Lines of data
•••

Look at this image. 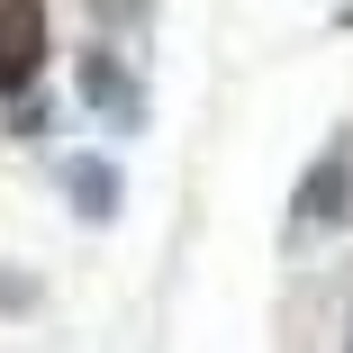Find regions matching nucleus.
I'll return each instance as SVG.
<instances>
[{
  "label": "nucleus",
  "instance_id": "1",
  "mask_svg": "<svg viewBox=\"0 0 353 353\" xmlns=\"http://www.w3.org/2000/svg\"><path fill=\"white\" fill-rule=\"evenodd\" d=\"M73 91L100 109V127H109V136H145V82L127 73V54H118L109 37H91V46L73 54Z\"/></svg>",
  "mask_w": 353,
  "mask_h": 353
},
{
  "label": "nucleus",
  "instance_id": "2",
  "mask_svg": "<svg viewBox=\"0 0 353 353\" xmlns=\"http://www.w3.org/2000/svg\"><path fill=\"white\" fill-rule=\"evenodd\" d=\"M63 208H73L82 227H118L127 208V172L109 154H63Z\"/></svg>",
  "mask_w": 353,
  "mask_h": 353
},
{
  "label": "nucleus",
  "instance_id": "3",
  "mask_svg": "<svg viewBox=\"0 0 353 353\" xmlns=\"http://www.w3.org/2000/svg\"><path fill=\"white\" fill-rule=\"evenodd\" d=\"M46 63V0H0V100L28 91Z\"/></svg>",
  "mask_w": 353,
  "mask_h": 353
},
{
  "label": "nucleus",
  "instance_id": "4",
  "mask_svg": "<svg viewBox=\"0 0 353 353\" xmlns=\"http://www.w3.org/2000/svg\"><path fill=\"white\" fill-rule=\"evenodd\" d=\"M299 227H353V154H317L299 172V199H290Z\"/></svg>",
  "mask_w": 353,
  "mask_h": 353
},
{
  "label": "nucleus",
  "instance_id": "5",
  "mask_svg": "<svg viewBox=\"0 0 353 353\" xmlns=\"http://www.w3.org/2000/svg\"><path fill=\"white\" fill-rule=\"evenodd\" d=\"M37 299H46V290H37L28 272H0V317H37Z\"/></svg>",
  "mask_w": 353,
  "mask_h": 353
},
{
  "label": "nucleus",
  "instance_id": "6",
  "mask_svg": "<svg viewBox=\"0 0 353 353\" xmlns=\"http://www.w3.org/2000/svg\"><path fill=\"white\" fill-rule=\"evenodd\" d=\"M145 10H154V0H91V19H100V28H127V19H145Z\"/></svg>",
  "mask_w": 353,
  "mask_h": 353
},
{
  "label": "nucleus",
  "instance_id": "7",
  "mask_svg": "<svg viewBox=\"0 0 353 353\" xmlns=\"http://www.w3.org/2000/svg\"><path fill=\"white\" fill-rule=\"evenodd\" d=\"M344 353H353V344H344Z\"/></svg>",
  "mask_w": 353,
  "mask_h": 353
}]
</instances>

•••

What is asked: Locate each line in the items above that contains the string "path" and copy those lines.

Answer to this task:
  "mask_svg": "<svg viewBox=\"0 0 353 353\" xmlns=\"http://www.w3.org/2000/svg\"><path fill=\"white\" fill-rule=\"evenodd\" d=\"M73 91L100 109V127H109V136H145V82L127 73V54H118L109 37H91V46L73 54Z\"/></svg>",
  "mask_svg": "<svg viewBox=\"0 0 353 353\" xmlns=\"http://www.w3.org/2000/svg\"><path fill=\"white\" fill-rule=\"evenodd\" d=\"M63 208H73L82 227H118L127 208V172L109 154H63Z\"/></svg>",
  "mask_svg": "<svg viewBox=\"0 0 353 353\" xmlns=\"http://www.w3.org/2000/svg\"><path fill=\"white\" fill-rule=\"evenodd\" d=\"M46 63V0H0V100L28 91Z\"/></svg>",
  "mask_svg": "<svg viewBox=\"0 0 353 353\" xmlns=\"http://www.w3.org/2000/svg\"><path fill=\"white\" fill-rule=\"evenodd\" d=\"M299 227H353V154H317L299 172V199H290Z\"/></svg>",
  "mask_svg": "<svg viewBox=\"0 0 353 353\" xmlns=\"http://www.w3.org/2000/svg\"><path fill=\"white\" fill-rule=\"evenodd\" d=\"M37 299H46V290H37L28 272H0V317H37Z\"/></svg>",
  "mask_svg": "<svg viewBox=\"0 0 353 353\" xmlns=\"http://www.w3.org/2000/svg\"><path fill=\"white\" fill-rule=\"evenodd\" d=\"M145 10H154V0H91V19H100V28H127V19H145Z\"/></svg>",
  "mask_svg": "<svg viewBox=\"0 0 353 353\" xmlns=\"http://www.w3.org/2000/svg\"><path fill=\"white\" fill-rule=\"evenodd\" d=\"M344 353H353V344H344Z\"/></svg>",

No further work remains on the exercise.